Jiao, Bo, Ren, Zhi-Hong, Liu, Ping, Chen, Li-Juan, Shi, Jing-Yi, Dong, Ying, Ablain, Julien, Shi, Lin, Gao, Li, Hu, Jun-Pei, Ren, Rui-Bao, de Thé, Hugues, Chen, Zhu, Chen, Sai-Juan
Proceedings of the National Academy of Sciences of the United States of America 2013 v.110 no.9 pp. 3495-3500
animal models, cAMP-dependent protein kinase, cell differentiation, chromatin, dissociation, genes, leukemia, mice, oncogene proteins, patients, phosphorylation, researchers, retinoic acid, therapeutics, thyroid hormone receptors, transcription (genetics), zinc finger motif
The refractoriness of acute promyelocytic leukemia (APL) with t (11;17)(q23;q21) to all- trans retinoic acid (ATRA)-based therapy concerns clinicians and intrigues basic researchers.
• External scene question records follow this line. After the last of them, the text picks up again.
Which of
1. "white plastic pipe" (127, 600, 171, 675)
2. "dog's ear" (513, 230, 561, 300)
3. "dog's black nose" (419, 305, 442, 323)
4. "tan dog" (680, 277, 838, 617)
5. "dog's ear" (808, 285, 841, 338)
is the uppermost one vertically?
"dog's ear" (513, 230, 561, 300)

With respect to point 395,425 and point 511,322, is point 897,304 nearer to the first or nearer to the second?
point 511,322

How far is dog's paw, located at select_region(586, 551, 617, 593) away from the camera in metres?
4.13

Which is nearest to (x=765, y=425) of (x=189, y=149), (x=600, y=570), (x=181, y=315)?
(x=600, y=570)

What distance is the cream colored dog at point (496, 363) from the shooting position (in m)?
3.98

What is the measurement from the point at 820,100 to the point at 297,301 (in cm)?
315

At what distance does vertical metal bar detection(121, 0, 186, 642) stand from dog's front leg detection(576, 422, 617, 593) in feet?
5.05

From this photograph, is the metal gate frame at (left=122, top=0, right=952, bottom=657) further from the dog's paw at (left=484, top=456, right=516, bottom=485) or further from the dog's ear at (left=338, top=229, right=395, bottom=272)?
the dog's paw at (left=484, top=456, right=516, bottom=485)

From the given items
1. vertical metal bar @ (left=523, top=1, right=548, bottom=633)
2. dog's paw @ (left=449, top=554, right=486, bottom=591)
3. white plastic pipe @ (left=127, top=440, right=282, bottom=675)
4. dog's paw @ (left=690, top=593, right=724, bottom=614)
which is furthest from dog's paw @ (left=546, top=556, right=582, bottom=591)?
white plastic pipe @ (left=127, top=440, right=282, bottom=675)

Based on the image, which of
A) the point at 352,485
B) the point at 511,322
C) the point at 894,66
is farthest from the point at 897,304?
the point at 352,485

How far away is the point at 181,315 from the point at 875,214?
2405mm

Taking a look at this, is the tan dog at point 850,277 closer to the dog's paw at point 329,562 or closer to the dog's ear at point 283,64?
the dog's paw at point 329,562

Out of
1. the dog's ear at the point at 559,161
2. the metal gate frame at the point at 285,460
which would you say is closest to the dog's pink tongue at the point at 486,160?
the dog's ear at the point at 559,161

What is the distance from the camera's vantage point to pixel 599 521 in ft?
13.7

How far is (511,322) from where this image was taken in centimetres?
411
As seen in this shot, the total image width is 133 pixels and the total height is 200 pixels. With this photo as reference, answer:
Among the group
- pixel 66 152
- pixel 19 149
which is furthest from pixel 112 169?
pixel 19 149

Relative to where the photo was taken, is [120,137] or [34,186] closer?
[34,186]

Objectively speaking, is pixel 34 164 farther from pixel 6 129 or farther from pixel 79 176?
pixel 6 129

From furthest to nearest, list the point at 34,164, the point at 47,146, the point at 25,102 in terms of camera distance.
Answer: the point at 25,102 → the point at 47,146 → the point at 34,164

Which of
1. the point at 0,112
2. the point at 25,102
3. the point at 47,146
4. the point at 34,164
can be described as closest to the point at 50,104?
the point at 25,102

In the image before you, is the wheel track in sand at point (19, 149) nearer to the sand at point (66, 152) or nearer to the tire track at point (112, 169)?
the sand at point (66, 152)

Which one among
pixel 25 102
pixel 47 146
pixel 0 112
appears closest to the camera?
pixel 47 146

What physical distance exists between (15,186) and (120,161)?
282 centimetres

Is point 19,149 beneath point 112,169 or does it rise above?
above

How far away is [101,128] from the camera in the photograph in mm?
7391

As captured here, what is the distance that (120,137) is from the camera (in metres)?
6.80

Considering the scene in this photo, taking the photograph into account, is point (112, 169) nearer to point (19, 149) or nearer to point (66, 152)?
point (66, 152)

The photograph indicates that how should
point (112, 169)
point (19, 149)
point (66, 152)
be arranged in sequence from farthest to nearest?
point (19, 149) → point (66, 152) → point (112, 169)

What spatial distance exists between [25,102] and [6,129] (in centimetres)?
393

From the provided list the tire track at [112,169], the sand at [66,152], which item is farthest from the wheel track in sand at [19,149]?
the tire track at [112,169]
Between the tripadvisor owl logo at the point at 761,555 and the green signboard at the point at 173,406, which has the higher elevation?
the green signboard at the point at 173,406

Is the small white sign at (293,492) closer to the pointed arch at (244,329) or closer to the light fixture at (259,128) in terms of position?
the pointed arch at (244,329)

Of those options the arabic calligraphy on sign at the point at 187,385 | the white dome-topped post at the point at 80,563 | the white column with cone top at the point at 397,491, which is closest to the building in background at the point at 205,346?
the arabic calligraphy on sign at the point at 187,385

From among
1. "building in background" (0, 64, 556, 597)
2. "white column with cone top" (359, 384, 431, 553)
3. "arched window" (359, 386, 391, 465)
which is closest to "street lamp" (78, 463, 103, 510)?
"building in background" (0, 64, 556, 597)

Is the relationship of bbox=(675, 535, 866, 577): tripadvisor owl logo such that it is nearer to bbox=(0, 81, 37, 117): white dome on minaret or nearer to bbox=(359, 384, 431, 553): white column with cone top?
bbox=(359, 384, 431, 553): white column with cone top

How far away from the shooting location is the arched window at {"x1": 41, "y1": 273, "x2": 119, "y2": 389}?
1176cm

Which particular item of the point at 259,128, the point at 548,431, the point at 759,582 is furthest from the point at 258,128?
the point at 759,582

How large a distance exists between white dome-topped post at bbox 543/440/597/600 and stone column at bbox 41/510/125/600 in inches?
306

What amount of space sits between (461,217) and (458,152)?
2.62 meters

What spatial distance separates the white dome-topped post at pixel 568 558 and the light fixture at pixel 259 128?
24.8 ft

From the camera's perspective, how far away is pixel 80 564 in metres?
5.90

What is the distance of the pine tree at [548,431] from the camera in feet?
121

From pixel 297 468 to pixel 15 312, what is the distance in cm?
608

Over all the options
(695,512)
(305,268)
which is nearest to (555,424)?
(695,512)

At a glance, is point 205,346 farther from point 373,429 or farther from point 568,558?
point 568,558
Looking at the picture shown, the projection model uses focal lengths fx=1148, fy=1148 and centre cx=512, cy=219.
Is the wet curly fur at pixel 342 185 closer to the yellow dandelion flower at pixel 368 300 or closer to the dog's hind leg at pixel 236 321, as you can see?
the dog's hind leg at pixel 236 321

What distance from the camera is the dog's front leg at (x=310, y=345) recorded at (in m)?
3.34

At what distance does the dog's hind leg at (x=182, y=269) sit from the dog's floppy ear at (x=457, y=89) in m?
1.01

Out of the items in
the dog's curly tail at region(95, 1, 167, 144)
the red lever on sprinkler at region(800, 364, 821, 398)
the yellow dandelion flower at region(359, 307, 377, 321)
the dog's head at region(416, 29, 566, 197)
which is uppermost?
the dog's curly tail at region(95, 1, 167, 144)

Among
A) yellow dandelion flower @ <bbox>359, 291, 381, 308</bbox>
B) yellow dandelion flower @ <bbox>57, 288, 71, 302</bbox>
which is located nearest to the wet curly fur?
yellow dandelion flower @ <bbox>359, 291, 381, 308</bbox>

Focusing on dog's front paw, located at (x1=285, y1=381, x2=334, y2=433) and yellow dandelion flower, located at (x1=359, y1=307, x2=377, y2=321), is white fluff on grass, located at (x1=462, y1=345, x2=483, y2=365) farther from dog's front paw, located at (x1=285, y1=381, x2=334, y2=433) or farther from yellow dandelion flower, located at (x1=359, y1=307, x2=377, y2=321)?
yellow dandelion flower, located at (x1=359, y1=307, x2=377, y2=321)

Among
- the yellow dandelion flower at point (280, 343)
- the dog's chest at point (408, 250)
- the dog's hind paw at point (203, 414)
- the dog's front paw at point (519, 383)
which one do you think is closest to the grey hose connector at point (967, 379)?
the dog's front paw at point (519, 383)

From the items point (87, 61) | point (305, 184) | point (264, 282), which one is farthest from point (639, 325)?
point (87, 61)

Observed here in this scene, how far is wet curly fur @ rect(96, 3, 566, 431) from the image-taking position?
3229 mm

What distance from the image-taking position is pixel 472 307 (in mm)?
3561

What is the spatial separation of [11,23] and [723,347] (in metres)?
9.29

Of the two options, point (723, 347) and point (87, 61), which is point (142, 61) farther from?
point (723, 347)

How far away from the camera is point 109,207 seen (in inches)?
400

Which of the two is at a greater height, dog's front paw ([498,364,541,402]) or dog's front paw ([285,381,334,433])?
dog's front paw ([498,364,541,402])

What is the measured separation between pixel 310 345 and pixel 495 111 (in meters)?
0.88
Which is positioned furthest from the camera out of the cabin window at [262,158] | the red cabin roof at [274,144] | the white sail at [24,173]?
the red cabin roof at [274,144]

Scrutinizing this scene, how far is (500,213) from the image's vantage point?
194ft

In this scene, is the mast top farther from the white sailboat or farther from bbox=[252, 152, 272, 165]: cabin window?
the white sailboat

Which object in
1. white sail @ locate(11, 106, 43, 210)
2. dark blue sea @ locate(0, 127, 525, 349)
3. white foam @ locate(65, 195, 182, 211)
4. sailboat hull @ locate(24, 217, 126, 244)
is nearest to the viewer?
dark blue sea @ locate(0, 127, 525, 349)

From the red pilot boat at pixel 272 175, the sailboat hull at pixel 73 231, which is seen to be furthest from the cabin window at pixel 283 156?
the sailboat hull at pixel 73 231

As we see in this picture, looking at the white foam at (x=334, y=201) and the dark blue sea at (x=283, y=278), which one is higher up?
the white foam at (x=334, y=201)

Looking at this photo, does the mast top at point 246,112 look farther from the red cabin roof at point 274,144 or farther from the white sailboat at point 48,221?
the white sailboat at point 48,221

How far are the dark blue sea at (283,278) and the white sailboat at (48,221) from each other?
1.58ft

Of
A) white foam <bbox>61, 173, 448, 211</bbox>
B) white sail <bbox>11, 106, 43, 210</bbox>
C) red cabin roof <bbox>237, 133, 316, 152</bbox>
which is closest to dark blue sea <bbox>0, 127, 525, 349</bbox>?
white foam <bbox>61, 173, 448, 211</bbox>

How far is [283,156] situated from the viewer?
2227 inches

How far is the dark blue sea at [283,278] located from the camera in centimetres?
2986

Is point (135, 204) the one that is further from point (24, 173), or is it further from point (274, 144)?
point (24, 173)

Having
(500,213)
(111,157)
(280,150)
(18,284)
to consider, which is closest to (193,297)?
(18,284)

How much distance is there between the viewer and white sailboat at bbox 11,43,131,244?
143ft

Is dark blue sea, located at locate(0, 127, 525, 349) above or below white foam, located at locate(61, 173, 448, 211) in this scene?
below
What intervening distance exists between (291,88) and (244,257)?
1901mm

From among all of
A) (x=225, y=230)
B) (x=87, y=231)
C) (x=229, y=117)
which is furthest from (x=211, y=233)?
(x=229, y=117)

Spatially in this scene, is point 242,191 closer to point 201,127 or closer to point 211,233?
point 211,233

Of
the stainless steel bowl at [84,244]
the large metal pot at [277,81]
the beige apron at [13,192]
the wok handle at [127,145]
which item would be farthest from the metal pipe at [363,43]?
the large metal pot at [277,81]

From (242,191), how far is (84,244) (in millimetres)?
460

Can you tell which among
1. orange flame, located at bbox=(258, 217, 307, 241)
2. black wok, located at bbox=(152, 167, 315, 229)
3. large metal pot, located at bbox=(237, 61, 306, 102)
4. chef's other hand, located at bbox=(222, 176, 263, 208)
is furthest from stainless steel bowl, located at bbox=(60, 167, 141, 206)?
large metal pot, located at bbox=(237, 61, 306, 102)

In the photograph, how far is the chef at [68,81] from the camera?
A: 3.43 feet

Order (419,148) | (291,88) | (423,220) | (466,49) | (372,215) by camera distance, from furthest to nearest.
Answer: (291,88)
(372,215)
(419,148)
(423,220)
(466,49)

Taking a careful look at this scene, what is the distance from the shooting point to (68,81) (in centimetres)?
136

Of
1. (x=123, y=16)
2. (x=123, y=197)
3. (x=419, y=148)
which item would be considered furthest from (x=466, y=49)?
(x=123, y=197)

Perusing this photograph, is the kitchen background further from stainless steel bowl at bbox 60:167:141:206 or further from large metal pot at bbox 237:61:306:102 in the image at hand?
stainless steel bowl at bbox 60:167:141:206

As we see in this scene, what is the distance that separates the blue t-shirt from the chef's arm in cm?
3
By using a murine leukemic model carrying both promyelocytic leukemia zinc finger/retinoic acid receptor-α (PLZF/RARα) and RARα/PLZF fusion genes, we discovered that 8-chlorophenylthio adenosine-3′, 5′-cyclic monophosphate (8-CPT-cAMP) enhances cellular differentiation and improves gene trans -activation by ATRA in leukemic blasts. Mechanistically, in combination with ATRA, 8-CPT-cAMP activates PKA, causing phosphorylation of PLZF/RARα at Ser765 and resulting in increased dissociation of the silencing mediator for retinoic acid and thyroid hormone receptors/nuclear receptor corepressor from PLZF/RARα. This process results in changes of local chromatin and transcriptional reactivation of the retinoic acid pathway in leukemic cells. Meanwhile, 8-CPT-cAMP also potentiated ATRA-induced degradation of PLZF/RARα through its Ser765 phosphorylation. In vivo treatment of the t (11;17) APL mouse model demonstrated that 8-CPT-cAMP could significantly improve the therapeutic effect of ATRA by targeting a leukemia-initiating cell activity. This combined therapy, which induces enhanced differentiation and oncoprotein degradation, may benefit t (11;17) APL patients.